The lyrics remain less than satisfactory, sadly, with the delivery of lines like “You’re someone else’s problem now!” imbuing the lackluster wording with operatic urgency. While the sentiments may be coming from a less overwhelmed place than the preceding album’s medical crisis avalanches, it doesn’t feel like that time for collection has made the phrasing any more sophisticated, clinging as it is to power metal hyperbole, a sketchy grasp of metaphor, and a prog-induced need to avoid communicating like an ordinary person might (that last point of aggravation could probably be put down to me being on an old Alice in Chains kick lately).
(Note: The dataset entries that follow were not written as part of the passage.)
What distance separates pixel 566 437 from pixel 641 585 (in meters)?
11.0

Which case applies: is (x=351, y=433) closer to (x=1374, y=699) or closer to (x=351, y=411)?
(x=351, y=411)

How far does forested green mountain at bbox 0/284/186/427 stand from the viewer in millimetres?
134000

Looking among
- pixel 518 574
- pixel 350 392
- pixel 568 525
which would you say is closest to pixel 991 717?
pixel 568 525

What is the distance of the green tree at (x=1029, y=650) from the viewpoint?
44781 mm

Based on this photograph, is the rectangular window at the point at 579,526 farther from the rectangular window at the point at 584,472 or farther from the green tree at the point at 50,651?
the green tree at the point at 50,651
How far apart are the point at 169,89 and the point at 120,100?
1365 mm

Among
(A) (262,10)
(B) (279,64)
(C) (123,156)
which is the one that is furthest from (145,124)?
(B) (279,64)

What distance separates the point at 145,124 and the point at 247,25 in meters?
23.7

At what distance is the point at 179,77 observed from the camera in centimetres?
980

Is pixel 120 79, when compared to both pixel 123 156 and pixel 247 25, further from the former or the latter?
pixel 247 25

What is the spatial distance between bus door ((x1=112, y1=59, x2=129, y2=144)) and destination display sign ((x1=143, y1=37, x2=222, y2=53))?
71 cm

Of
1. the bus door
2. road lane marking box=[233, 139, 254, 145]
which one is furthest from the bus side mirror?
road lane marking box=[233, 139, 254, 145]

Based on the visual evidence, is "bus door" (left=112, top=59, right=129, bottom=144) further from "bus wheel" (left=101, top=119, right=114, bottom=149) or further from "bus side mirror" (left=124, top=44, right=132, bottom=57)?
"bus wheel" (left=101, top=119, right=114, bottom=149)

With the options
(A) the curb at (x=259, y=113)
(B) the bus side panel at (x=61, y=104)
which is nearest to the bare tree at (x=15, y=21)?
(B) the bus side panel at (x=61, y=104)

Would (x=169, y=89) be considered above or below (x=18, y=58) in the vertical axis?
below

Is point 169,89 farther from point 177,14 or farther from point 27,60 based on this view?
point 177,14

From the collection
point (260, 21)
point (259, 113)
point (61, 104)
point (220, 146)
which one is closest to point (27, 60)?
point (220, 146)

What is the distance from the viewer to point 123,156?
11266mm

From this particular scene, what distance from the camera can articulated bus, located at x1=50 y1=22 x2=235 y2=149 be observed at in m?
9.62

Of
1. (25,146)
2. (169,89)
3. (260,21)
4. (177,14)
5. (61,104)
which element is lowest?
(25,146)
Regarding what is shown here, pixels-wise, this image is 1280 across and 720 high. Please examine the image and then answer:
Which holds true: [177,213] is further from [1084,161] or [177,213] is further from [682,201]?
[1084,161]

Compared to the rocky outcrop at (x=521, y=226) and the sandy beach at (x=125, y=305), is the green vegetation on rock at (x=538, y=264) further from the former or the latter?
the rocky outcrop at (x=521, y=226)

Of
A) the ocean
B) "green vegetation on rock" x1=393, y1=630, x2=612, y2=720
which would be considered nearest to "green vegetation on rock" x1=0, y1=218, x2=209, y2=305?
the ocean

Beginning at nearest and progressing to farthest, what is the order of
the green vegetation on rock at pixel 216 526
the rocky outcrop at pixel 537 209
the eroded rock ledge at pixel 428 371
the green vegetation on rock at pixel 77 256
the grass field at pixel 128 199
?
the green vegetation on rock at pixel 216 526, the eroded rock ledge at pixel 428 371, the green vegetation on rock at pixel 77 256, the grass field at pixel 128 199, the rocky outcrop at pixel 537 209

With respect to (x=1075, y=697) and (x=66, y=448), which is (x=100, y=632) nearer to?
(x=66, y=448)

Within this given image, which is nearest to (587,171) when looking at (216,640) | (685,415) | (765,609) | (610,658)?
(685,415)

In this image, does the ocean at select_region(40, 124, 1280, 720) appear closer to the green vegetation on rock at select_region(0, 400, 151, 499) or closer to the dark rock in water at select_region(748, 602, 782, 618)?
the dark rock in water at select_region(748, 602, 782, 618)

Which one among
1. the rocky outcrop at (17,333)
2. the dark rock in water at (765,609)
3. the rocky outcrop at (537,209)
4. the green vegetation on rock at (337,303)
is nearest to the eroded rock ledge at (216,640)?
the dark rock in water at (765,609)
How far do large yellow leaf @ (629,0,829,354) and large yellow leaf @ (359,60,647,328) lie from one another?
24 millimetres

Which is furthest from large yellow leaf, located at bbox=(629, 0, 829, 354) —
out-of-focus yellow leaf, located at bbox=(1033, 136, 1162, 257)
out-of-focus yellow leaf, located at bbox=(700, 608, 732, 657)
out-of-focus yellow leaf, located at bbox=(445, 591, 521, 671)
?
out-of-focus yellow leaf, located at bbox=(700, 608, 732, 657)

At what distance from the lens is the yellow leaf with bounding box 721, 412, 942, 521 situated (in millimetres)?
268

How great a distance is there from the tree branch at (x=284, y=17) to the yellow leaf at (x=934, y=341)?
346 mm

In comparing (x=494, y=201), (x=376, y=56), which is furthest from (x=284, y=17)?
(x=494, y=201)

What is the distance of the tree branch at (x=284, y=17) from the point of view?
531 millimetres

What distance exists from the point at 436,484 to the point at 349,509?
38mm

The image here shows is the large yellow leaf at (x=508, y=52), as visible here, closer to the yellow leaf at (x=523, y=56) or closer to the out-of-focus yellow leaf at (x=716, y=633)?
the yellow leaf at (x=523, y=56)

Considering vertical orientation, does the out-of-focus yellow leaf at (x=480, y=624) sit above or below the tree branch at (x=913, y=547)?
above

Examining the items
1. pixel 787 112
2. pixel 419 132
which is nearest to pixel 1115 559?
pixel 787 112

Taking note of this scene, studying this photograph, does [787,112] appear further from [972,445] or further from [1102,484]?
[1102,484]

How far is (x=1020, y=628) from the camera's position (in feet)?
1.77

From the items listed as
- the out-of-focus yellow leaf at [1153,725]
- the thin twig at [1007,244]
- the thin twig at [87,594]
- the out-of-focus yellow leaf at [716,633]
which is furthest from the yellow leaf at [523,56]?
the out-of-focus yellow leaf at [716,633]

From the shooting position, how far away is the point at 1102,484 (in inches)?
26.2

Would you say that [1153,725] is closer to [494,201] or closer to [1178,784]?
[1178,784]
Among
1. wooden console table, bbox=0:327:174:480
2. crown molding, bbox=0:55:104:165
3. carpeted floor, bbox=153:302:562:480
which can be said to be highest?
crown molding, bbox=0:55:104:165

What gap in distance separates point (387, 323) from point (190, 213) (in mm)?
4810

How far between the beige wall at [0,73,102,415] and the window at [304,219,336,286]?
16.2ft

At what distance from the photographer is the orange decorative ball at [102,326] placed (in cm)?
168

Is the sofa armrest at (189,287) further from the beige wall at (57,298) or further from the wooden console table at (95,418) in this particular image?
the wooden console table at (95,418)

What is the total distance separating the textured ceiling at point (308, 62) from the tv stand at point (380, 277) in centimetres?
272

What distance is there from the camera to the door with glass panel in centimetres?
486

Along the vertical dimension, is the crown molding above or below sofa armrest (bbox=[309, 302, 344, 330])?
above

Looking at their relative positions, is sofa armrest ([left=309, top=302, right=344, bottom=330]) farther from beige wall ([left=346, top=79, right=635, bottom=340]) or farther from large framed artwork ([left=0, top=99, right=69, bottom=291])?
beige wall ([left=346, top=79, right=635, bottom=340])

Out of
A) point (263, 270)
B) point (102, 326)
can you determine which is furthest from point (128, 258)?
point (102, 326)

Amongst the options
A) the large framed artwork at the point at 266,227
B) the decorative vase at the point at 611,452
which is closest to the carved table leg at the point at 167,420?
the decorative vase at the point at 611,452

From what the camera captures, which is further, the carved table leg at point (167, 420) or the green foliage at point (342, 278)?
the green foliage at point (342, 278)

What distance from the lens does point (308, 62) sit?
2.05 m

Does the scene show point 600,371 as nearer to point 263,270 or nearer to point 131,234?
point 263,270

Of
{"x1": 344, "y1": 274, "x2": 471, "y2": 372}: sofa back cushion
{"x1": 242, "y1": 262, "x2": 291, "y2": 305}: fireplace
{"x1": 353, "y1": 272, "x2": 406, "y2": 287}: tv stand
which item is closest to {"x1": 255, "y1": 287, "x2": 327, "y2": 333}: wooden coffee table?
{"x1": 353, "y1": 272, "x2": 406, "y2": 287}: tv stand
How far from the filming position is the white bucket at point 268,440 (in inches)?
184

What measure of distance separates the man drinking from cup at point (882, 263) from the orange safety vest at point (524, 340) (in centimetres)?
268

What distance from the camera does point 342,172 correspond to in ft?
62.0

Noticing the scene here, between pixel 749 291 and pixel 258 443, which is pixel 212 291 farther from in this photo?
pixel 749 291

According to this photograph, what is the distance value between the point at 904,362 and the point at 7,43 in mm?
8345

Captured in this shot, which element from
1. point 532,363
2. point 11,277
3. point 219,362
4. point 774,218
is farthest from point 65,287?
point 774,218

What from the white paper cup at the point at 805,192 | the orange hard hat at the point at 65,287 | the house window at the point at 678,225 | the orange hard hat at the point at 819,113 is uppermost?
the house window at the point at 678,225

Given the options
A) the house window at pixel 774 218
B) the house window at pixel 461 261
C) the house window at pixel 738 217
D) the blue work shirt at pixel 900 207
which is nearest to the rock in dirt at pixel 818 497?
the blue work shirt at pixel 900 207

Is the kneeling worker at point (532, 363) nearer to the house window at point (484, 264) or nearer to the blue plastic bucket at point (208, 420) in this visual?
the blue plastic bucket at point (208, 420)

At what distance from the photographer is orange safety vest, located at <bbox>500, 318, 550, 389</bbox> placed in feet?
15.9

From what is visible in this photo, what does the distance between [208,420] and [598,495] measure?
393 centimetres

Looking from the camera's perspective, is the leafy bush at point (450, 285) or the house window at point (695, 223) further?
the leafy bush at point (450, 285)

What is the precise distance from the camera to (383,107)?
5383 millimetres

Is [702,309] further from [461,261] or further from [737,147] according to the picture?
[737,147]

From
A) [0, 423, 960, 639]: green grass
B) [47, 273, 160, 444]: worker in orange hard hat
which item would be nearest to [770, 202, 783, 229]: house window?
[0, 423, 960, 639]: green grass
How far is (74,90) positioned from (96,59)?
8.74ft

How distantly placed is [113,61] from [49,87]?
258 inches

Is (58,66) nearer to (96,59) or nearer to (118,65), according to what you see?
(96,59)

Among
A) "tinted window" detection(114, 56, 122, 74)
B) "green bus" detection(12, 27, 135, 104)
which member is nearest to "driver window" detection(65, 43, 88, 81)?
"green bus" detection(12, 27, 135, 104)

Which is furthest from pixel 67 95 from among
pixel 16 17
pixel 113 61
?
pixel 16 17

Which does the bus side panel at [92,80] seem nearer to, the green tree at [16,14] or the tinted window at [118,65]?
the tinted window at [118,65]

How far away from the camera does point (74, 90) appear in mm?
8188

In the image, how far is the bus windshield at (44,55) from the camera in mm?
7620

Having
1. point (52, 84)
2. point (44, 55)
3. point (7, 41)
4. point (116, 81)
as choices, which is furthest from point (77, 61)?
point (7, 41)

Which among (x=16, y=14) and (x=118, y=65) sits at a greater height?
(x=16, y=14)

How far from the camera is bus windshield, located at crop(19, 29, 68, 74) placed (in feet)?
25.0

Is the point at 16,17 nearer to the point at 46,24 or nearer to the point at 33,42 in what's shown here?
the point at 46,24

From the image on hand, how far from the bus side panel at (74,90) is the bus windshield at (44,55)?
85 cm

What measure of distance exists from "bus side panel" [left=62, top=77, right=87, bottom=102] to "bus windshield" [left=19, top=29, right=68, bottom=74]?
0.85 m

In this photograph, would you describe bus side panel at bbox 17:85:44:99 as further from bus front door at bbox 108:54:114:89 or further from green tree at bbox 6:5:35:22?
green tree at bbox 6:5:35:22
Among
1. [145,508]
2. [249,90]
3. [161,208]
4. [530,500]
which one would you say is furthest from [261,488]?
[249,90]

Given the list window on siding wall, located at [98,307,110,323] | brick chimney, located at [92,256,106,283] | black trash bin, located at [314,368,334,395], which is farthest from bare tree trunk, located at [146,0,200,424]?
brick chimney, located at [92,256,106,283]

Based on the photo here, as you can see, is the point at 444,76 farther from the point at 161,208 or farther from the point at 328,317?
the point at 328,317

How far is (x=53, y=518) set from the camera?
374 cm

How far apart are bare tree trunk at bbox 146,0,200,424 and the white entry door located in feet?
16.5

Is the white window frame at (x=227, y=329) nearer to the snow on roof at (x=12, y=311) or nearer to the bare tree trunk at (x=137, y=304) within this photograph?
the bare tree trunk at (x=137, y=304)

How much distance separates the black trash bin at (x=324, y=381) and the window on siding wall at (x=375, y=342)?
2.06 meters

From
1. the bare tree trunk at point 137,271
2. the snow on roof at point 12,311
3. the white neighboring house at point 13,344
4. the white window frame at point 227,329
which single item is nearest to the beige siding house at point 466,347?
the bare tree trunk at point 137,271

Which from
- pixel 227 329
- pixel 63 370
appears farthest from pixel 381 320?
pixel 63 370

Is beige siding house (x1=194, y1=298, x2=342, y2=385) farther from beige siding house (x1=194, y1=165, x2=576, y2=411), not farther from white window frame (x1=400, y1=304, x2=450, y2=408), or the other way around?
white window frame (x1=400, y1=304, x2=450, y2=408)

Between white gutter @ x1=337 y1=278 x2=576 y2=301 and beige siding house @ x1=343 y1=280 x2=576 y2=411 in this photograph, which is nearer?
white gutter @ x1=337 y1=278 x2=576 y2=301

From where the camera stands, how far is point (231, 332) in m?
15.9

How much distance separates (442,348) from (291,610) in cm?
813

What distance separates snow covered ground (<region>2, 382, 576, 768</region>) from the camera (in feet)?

Some of those issues are, admittedly, something that comes with the musical style’s territory. When you’re mixing power metal with prog, it’s hardly a surprise that the result will be florid. But with a catalog stretching back a decade and a half, it becomes harder to forgive the apparent disinterest in balancing out the extremes with a few minutes of calm lucidity. There are a few exceptions, among them the relatively slow ramping up and bridges of “Indulge in Color”, the speech-and-piano intro of “And Yet”, and the shockingly spartan sounds of “New Year’s Day”, but much of the album maintains a relentless pounding intensity, which ends up robbing itself of impact due to a lack of emotional variety. The instruments themselves, outside of the cluttered soundscape, are rarely handled with less than excellent poise, but when you’ve heard three or four solos stuffed into a single song for five songs in a row, it feels less like an expression of excitation and more like they’ve painted themselves into a corner of routine expectations.

And since the album runs over an hour long, that sense of repetition becomes even more oppressive. Would it have been better served by trimming off a couple of songs for use as B-sides and bringing the run-time down to sub-sixty minutes? Possibly, but that wouldn’t have addressed the real problems eating away at the music’s enjoyability. Some more brevity would have been welcome (with the understanding that, as a prog metal band, you are absolutely entitled to have one or two tracks that run over ten minutes), but it’s variety that’s really needed. Whether the themes are of sadness, longing, resentment, desperation, or determination, the musical dynamics do very little to change with the intended mood. Add to that the persistent high tempo, and you’ve got the makings of a comparison to the bus from Speed, minus the fun scenery-chewing the late Dennis Hopper could have delivered if some necromancy had allowed him the chance to perform vocals on this album.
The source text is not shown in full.